Stored data entries
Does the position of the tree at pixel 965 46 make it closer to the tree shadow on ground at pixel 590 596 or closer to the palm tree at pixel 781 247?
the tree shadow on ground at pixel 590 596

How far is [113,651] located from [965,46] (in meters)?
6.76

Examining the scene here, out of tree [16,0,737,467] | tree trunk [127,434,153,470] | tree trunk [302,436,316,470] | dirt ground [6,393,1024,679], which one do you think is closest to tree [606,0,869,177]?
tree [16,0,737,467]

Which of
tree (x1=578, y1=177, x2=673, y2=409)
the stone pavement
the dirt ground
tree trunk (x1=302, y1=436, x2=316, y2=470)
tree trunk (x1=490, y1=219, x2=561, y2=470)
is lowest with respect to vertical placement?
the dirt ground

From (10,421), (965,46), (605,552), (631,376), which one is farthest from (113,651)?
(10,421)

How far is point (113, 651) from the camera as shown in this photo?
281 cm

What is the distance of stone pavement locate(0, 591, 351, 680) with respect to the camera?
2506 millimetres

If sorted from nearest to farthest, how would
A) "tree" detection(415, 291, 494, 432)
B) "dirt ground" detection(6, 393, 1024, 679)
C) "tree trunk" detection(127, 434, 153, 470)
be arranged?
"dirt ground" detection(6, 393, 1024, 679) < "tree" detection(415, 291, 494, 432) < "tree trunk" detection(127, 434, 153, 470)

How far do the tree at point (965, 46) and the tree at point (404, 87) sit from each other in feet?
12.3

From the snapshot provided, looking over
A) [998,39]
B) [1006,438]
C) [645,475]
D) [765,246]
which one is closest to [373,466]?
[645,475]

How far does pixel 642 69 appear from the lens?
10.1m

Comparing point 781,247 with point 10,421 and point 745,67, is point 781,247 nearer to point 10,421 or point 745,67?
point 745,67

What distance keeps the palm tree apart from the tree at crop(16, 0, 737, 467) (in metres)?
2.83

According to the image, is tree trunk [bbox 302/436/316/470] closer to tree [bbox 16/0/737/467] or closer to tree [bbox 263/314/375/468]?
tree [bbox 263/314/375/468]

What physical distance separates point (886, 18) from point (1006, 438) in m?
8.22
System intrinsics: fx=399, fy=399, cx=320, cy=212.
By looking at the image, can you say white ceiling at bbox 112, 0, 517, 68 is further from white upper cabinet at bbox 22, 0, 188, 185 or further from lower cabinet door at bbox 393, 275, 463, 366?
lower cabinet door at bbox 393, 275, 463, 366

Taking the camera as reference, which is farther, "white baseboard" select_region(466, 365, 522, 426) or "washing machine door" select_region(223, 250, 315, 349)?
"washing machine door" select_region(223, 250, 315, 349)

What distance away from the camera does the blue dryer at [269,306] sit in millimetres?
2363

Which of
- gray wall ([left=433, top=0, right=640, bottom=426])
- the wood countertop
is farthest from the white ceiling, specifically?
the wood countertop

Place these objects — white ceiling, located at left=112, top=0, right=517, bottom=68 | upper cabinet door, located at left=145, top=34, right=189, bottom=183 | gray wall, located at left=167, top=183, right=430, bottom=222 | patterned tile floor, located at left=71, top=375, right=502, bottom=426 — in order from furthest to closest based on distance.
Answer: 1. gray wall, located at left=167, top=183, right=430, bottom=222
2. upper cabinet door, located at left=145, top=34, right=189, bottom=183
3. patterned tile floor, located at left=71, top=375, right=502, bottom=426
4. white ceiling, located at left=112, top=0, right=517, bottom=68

◆ Given task ◆
Rewrite the material above as a Markdown table with the columns Row and Line, numbering each line and leaving out blank lines. Start at the line that contains "How far is point" and end after the line that contains "1024, 679) <".

◆ Final answer ◆
| Row | Line |
|---|---|
| 1 | How far is point (113, 651) from the camera as shown in this photo? |
| 2 | 281 cm |
| 3 | What is the distance of stone pavement locate(0, 591, 351, 680) with respect to the camera? |
| 4 | 2506 millimetres |
| 5 | If sorted from nearest to farthest, how would |
| 6 | A) "tree" detection(415, 291, 494, 432) |
| 7 | B) "dirt ground" detection(6, 393, 1024, 679) |
| 8 | C) "tree trunk" detection(127, 434, 153, 470) |
| 9 | be arranged? |
| 10 | "dirt ground" detection(6, 393, 1024, 679) < "tree" detection(415, 291, 494, 432) < "tree trunk" detection(127, 434, 153, 470) |